Thalhammer wirkt deutlich jünger als 82, das T-Shirt von Olympia 72, das er trägt, passt ihm noch perfekt. Sport ist sein Leben, noch heute gibt er beim ESV Rücken-Fit-Kurse für Senioren. So viel Engagement ist selten geworden – zwar gibt es auch beim ESV noch junge Menschen, die ehrenamtlich viel Zeit für den Sport aufwenden. Aber wie so viele Vereine hat man gerade in den Teamsportarten Probleme, genug Spieler aufzutreiben. Als die erste Herrenmannschaft im Fußball auseinanderbrach, hatte der ESV eine besondere Idee: Der Verein gründete ein Flüchtlingsteam, das fast nur aus Spielern aus Afghanistan, Eritrea oder dem Irak besteht, sagt Alexander Hensel aus der Fußballabteilung
"Das hat funktioniert, man hat sich schnell angefreundet, das ganze Projekt kam auch im Verein sehr gut an. Und dann ging es ratzfatz, binnen kürzester Zeit wurde das Team angemeldet, die Pässe organisiert, dass die Jungs auch spielen können. Und dann ging es auch im Sommer direkt los."

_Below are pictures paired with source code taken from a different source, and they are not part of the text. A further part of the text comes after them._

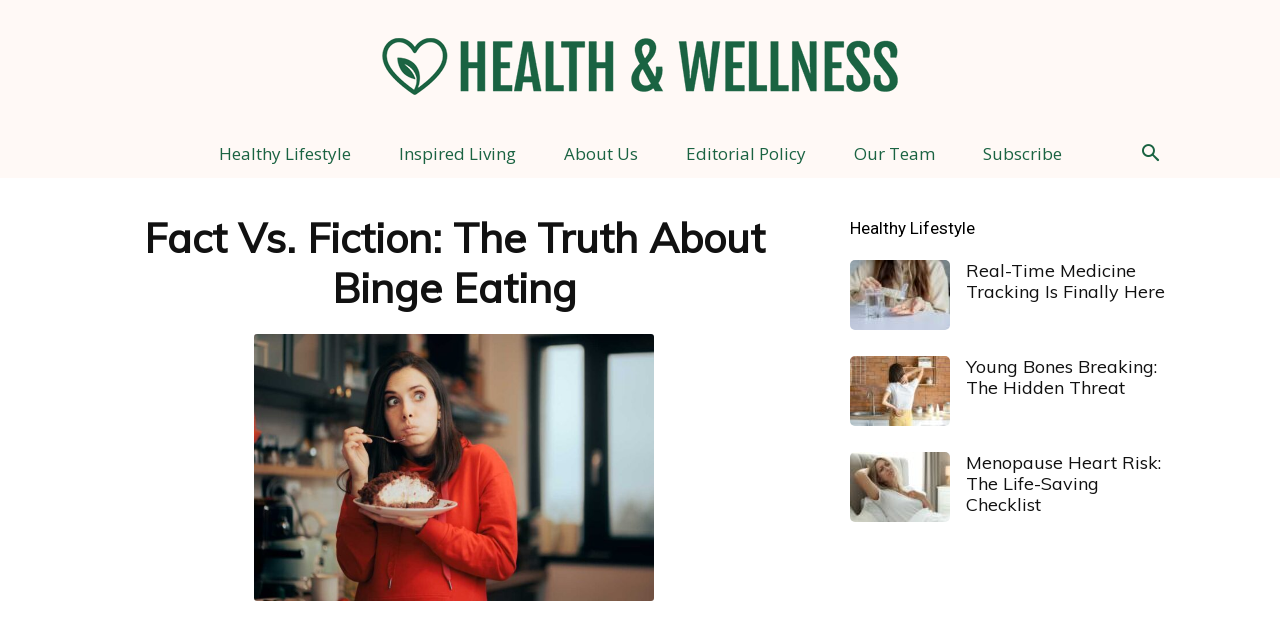

--- FILE ---
content_type: text/html; charset=utf-8
request_url: https://www.google.com/recaptcha/api2/aframe
body_size: 267
content:
<!DOCTYPE HTML><html><head><meta http-equiv="content-type" content="text/html; charset=UTF-8"></head><body><script nonce="IUzA2ELML8pOUOZrTwo43A">/** Anti-fraud and anti-abuse applications only. See google.com/recaptcha */ try{var clients={'sodar':'https://pagead2.googlesyndication.com/pagead/sodar?'};window.addEventListener("message",function(a){try{if(a.source===window.parent){var b=JSON.parse(a.data);var c=clients[b['id']];if(c){var d=document.createElement('img');d.src=c+b['params']+'&rc='+(localStorage.getItem("rc::a")?sessionStorage.getItem("rc::b"):"");window.document.body.appendChild(d);sessionStorage.setItem("rc::e",parseInt(sessionStorage.getItem("rc::e")||0)+1);localStorage.setItem("rc::h",'1768767177780');}}}catch(b){}});window.parent.postMessage("_grecaptcha_ready", "*");}catch(b){}</script></body></html>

Die neue Mannschaft war bayernweit die erste, die am Ligaspielbetrieb des DFB teilnimmt. Momentan steht sie im Mittelfeld der C-Klasse. Ein Erfolgsmodell für den ESV: Der Verein hat den März zum Monat der offenen Tür gemacht – Flüchtlinge können einfach vorbeikommen und alle Sparten ausprobieren.